◆ ЗАДАНИЕ: Верни дословно отрывок из текста о Кольцове: начни с места, где стоят слова «Трудно переоценить роль», и остановись после слов «творческой жизни Кольцова.».

◆ ТЕКСТ ДЛЯ ЧТЕНИЯ:

С отроческих лет Кольцов познал тяготы жизни. Отец его, воронежский мещанин-прасол, стремился воспитать детей по своему образу и подобию. Человек грубый и властный, он забрал будущего поэта из второго класса уездного училища и превратил в своего приказчика. Всю свою недолгую жизнь Кольцов был вынужден по воле отца заниматься его коммерческими делами.
Настоящей школой для Кольцова стала родная подворонежская природа. Большую половину года он проводил в бесконечных поездках верхом. Черноземная степь с ее просторами и деревнями научила поэта мыслить широко и свободно, видеть в людях стержневое, глубинное начало. Степь стала воистину поэтической колыбелью Кольцова.
Важную роль в биографии Кольцова сыграл Н. В. Станкевич. Обладая высокоразвитым эстетическим вкусом, он сразу же уловил самобытный характер кольцовского дарования. Через Станкевича были завязаны знакомства с В. А. Жуковским, В. Ф. Одоевским, П. А. Вяземским и др. На одной из литературных «суббот» у Жуковского в начале 1836 г. состоялась встреча Кольцова с Пушкиным.
Трудно переоценить роль критика-демократа Белинского в судьбе Кольцова. Встреча в 1831 г., а затем сближение и, наконец, теснейшая дружба с ним, продолжавшаяся до последних дней поэта, в значительной степени определили смысл и содержание всей творческой жизни Кольцова.
Белинский в течение многих лет был первым читателем, ценителем и редактором кольцовских произведений. Он принимал участие в подготовке к изданию первого сборника стихотворений Кольцова (1835). Он же явился инициатором и составителем последующего издания произведений поэта, уже посмертного (1846), снабдив его обширным вступлением «О жизни и сочинениях Кольцова». Это первая итоговая статья о деятельности поэта-прасола и первая его обстоятельная биография.
Белинский был для Кольцова не просто личным другом, но идейным руководителм. Их сблизило прежде всего социальное и духовное родство. Мы вправе рассматривать обоих как предшественников плеяды «новых людей» 1860-х гг. Кольцов явился в свет, словно откликаясь на страстные призывы Белинского к народности в литературе.
На молодого поэта оказывают определенное воздействие Дельвиг, Вяземский, Ф. Глинка. Высоко оценивает Кольцов творчество Веневитинова. В восьмистишии, посвященном Веневитинову (1830), Кольцов выразил горячее сочувствие юному поэту в его затаенной тоске по «хорошему» и «высокому». Близок Кольцову и Рылеев. Строки стихотворения Кольцова «Земное счастье» (1830) окрашены в те гражданско-патриотические тона, которые были свойственны «Думам» Рылеева. Даже сам характер обличения социальных несправедливостей, не говоря уже о прямом использовании интонаций, ритмики и словоупотребления, заставляет вспомнить некоторые стихи из думы «Волынский».

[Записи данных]
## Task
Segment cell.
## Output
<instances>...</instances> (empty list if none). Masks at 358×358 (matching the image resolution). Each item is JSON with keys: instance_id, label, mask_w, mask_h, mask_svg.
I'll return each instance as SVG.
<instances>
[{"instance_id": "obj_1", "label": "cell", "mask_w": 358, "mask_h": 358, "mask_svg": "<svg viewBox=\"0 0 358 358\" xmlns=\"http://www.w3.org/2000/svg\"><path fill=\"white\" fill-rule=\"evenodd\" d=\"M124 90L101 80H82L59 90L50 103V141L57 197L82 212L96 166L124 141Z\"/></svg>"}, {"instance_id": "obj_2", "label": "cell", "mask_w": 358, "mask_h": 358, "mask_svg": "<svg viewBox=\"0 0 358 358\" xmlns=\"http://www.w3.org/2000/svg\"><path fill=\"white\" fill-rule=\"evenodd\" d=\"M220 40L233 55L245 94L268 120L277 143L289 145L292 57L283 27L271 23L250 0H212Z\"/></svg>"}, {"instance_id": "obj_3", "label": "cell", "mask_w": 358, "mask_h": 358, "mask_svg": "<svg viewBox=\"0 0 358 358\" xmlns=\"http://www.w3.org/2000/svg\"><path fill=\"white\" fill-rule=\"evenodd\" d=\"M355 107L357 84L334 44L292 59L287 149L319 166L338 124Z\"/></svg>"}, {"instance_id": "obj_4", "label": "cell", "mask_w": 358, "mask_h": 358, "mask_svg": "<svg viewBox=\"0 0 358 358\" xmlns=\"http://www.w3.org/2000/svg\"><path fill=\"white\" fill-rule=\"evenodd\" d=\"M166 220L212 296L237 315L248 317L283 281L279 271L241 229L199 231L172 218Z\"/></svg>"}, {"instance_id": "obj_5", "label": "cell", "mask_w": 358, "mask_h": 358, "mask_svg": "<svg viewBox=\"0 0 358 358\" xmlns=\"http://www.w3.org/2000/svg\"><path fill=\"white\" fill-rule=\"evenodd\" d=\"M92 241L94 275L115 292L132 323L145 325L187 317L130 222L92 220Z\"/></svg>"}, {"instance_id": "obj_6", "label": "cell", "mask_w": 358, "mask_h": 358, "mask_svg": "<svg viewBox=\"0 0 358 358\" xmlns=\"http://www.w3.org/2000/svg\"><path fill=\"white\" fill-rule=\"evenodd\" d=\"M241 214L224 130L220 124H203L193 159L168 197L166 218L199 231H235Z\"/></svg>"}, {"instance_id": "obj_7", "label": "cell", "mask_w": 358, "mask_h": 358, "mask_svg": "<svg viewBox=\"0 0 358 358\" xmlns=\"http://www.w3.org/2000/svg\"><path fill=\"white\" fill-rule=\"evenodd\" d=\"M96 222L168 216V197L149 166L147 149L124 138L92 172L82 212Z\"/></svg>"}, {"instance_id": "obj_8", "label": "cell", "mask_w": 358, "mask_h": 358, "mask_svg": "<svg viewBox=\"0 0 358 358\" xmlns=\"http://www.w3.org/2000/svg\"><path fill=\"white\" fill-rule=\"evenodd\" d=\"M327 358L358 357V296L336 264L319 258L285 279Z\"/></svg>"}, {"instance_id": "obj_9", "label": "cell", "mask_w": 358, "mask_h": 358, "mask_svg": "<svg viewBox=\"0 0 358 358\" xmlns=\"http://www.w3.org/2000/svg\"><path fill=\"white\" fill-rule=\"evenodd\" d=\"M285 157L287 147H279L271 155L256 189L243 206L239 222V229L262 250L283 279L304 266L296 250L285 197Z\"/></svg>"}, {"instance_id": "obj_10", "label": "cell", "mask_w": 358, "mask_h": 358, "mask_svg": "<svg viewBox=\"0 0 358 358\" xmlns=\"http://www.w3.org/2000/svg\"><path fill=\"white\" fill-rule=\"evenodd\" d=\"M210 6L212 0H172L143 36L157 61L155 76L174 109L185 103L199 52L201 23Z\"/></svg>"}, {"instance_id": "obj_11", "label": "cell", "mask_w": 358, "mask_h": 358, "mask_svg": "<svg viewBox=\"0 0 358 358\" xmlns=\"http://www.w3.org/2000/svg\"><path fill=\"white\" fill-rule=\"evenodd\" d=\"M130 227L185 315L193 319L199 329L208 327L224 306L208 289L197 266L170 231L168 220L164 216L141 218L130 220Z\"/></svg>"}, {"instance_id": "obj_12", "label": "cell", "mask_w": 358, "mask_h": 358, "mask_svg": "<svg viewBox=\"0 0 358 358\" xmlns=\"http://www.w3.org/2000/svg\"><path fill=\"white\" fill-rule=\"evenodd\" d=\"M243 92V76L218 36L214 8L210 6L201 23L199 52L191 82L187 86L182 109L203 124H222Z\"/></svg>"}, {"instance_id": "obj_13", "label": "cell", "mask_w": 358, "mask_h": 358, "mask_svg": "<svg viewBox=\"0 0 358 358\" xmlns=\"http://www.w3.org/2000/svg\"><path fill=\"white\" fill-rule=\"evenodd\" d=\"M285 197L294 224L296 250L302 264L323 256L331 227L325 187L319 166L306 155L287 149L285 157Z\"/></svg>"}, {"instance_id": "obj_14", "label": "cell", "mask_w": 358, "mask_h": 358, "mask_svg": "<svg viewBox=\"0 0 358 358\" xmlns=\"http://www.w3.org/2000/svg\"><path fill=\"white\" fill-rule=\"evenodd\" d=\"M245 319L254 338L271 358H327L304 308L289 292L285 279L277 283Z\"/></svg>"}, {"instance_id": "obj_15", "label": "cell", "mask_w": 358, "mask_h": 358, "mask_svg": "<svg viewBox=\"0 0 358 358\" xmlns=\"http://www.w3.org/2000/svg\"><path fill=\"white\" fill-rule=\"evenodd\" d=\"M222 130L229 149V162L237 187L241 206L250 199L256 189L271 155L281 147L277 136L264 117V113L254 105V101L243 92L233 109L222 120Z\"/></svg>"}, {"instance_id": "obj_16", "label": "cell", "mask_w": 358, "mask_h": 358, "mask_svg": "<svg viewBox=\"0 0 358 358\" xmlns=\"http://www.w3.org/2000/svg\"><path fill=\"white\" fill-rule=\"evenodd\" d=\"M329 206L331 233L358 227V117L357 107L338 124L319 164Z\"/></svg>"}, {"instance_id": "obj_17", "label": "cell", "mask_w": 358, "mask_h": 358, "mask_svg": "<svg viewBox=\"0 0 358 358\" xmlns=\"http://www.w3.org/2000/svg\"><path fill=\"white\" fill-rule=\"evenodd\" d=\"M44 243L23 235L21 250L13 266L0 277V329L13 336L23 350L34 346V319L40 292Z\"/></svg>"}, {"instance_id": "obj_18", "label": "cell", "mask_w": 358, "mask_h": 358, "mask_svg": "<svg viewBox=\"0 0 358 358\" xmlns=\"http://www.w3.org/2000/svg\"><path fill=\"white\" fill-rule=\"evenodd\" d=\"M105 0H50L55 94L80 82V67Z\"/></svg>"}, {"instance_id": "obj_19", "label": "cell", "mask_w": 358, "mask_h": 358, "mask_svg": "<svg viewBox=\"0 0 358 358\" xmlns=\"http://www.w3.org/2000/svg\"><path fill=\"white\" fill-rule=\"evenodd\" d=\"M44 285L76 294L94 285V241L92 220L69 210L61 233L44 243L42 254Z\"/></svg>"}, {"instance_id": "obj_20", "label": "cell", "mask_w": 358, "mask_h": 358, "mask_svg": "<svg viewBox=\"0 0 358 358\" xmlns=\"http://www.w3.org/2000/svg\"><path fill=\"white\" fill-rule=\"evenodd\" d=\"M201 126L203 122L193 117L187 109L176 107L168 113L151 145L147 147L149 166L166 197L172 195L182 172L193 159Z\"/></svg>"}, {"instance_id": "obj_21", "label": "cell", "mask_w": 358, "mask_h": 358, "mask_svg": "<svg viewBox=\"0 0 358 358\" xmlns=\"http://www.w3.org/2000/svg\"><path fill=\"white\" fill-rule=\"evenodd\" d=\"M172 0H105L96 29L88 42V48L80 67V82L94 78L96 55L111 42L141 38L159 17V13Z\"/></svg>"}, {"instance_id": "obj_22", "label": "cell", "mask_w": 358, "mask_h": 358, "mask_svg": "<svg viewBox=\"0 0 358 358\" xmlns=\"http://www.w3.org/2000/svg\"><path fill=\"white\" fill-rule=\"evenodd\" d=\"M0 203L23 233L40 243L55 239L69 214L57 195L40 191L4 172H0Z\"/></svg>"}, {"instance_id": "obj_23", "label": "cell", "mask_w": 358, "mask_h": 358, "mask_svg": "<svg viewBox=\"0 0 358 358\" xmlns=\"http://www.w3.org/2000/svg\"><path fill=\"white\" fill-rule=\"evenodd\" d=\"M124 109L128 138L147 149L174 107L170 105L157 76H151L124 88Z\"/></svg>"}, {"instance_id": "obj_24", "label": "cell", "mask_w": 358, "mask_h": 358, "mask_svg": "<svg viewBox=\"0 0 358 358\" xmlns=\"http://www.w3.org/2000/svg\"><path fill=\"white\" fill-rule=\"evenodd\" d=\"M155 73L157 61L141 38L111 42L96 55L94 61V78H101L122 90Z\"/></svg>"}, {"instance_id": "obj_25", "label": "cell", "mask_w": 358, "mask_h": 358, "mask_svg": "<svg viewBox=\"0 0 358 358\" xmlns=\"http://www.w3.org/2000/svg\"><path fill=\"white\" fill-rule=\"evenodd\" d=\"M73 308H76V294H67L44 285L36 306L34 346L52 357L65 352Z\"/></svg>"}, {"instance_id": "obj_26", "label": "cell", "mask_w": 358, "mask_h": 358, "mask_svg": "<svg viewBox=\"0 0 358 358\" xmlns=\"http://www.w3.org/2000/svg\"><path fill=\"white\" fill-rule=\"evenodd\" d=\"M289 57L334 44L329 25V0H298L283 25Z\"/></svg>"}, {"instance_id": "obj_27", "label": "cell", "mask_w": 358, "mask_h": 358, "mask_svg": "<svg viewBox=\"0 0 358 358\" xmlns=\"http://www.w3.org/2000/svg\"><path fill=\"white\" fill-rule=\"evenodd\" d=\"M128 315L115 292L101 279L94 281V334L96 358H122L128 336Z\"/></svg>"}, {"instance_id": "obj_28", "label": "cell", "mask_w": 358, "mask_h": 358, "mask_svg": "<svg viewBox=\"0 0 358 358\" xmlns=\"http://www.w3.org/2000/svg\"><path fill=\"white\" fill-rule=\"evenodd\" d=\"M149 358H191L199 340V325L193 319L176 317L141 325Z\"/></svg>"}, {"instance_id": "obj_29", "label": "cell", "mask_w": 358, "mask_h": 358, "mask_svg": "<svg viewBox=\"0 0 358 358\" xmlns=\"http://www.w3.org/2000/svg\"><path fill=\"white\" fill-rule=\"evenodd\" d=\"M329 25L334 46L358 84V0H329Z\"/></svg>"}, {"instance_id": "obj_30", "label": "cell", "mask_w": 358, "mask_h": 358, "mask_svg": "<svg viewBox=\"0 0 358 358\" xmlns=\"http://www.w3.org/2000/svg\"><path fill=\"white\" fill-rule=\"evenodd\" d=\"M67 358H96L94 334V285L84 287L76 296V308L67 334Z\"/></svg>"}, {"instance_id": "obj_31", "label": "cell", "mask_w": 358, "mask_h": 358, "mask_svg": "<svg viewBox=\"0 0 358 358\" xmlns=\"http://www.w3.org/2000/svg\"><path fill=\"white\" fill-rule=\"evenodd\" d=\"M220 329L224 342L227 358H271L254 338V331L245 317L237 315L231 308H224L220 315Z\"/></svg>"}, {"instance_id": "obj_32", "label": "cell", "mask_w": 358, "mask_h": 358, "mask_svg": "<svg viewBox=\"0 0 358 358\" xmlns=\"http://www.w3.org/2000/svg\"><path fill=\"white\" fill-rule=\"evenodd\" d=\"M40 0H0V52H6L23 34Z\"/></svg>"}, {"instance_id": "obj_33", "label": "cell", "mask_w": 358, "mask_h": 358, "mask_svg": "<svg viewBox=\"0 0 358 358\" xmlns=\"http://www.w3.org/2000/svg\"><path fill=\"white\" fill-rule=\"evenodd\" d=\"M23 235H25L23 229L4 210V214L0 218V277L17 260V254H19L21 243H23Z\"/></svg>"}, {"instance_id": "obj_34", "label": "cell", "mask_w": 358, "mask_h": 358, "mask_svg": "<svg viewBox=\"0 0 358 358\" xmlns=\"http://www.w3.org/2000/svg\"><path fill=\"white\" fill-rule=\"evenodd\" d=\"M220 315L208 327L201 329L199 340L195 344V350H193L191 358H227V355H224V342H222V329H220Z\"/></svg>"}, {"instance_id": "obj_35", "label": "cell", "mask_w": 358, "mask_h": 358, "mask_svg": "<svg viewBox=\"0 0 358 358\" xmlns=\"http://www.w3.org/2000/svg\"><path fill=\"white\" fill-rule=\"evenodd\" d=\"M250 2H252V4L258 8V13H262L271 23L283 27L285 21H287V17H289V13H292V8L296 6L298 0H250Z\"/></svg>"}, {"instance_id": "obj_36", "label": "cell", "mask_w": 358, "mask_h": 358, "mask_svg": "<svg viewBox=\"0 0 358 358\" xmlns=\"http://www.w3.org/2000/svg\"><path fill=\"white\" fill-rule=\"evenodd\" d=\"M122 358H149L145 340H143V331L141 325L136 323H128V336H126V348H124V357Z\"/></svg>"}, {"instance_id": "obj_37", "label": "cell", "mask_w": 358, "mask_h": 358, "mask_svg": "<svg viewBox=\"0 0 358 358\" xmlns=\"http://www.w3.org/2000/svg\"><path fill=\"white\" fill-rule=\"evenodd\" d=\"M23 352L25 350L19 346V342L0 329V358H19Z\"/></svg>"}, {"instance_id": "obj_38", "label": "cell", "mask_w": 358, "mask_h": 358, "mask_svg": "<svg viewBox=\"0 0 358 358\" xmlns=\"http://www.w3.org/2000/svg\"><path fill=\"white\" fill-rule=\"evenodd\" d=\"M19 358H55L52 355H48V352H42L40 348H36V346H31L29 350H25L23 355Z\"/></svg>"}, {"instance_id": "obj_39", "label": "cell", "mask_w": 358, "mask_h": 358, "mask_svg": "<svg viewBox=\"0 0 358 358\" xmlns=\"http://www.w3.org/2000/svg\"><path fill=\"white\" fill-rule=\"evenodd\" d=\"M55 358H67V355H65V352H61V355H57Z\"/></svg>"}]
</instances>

◆ ВЫПОЛНЕННОЕ ЗАДАНИЕ:
Трудно переоценить роль критика-демократа Белинского в судьбе Кольцова. Встреча в 1831 г., а затем сближение и, наконец, теснейшая дружба с ним, продолжавшаяся до последних дней поэта, в значительной степени определили смысл и содержание всей творческой жизни Кольцова.